Twain and Soap
"Whenever my missionaries overcame a knight errant on the road they washed him, and when he got well they swore him to go and get a bulletin-board and disseminate soap and civilization the rest of his days" (Twain 87).
Hank Morgan introduces soap to Arthurian England as a means of inducing social reform. Soap catches on, forcing his factory to increase from two employees to 15, working around the clock.
What does soap have to do with technology? It depends upon the definition of "technology." The most common view is that technology consists of products like cars, guns, or textiles. Such a definition would also include the means of production, such as machine tools, gauges, or looms. An expanded definition would include the system by which the production is managed, making the factory, the assembly line and the foreman important developments in technology.
Because Morgan produces soap in a factory, it might grudgingly be labelled a "low tech" product. However, Morgan's design is to use the soap as a tool for something else. First, he wants the soap and the concommitant advertisements to make the knights look silly. He calls the practice of having knights-errant "nonsense" (86) and wants it stopped. Second, he hopes to implement a practice of cleanliness among the nobility that will trickle down to the masses without being sanctioned by the Church. He hopes this will begin to undermine the way the Church controls every aspect of the people's lives.
Because he uses soap as a tool (almost a weapon!), it certainly qualifies as a form of technology, whether it's produced in a smelly factory near the palace or boiled in a vat in the back yard of a peasant family.
Twain's creative vision is historically accurate: people did not use soap for personal bathing in sixth century England.
Sumerian clay tablets dating c. 2500 B.C. are the first recorded mention of soap. It was made of water, alkali, and cassia oil, and was used to wash wool (Sappo Hill Soapworks). Records of ancient Egyptian, Greek, and Roman cultures indicate that soap was used for purposes such as washing clothes (a soap factory was found in the ruins of Pompeii, for example), but it was not part of bathing (Ellis).
After the fall of the Roman Empire, soapmaking, too, entered a Dark Age which lasted until about the 8th century in Europe. Use of soap was introduced to England around the 11th century by the Celts (Danielle Dane), who used it for bathing and washing (Ellis). However, soap was taxed heavily and was very expensive until 1853, when the tax on soap was repealed.
Soap was considered important before 1853, though. Evidence of this is found in the records of the American colonists, who brought soap with them and considered it a necessity (Ellis). Soon the colonists realized they had the necessary ingredients -- ashes and animal fat -- and began to make their own soap. In addition, soapboilers and chandlers (soap and candlemakers) began arriving in the early 1600s (Sappo Hill).

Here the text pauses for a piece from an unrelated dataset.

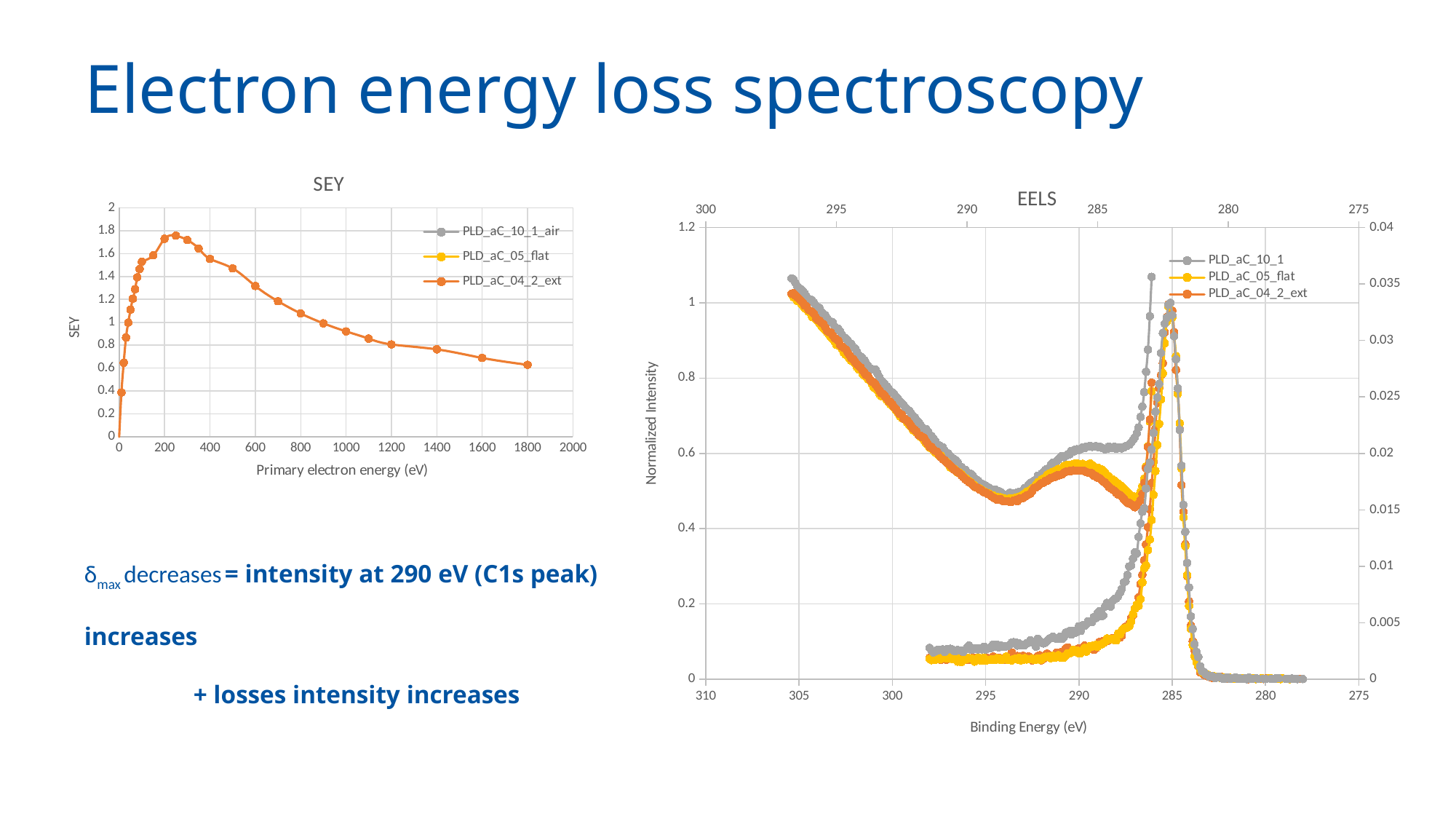
What is the x-axis label of the EELS chart? Binding Energy (eV) What is the x-axis label of the SEY chart? Primary electron energy (eV) In the EELS chart, at a binding energy of 290 eV, which series has the higher normalized intensity, PLD_aC_10_1 or PLD_aC_04_2_ext? PLD_aC_10_1 In the SEY chart, is the SEY value at a primary electron energy of 200 eV greater or less than 1.6? greater In the SEY chart, is the SEY value at a primary electron energy of 600 eV greater or less than 1.2? greater How many series does the legend of the SEY chart list? 3 In the SEY chart, do the SEY values rise or fall as the primary electron energy increases from 400 eV to 1800 eV? fall What kind of chart is the SEY chart on the left? line chart What kind of chart is the EELS chart on the right? line chart How many series does the legend of the EELS chart list? 3 In the SEY chart, is the SEY value at a primary electron energy of 1800 eV greater or less than 0.8? less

The Procter and Gamble company was established in 1837 and began marketing Ivory Soap in 1879 with the slogans "99 and 44/100% Pure" and "It Floats" (Procter and Gamble). As soap became cheaper and less harsh, attitudes and standards related to cleanliness changed. Regular bathing and cleaner clothing became social norms. Twain included this trend in Connecticut Yankee.
Hank Morgan believed that cleaner peasants would be more likely to think for themselves. No greater claim has ever been made for a bar of soap.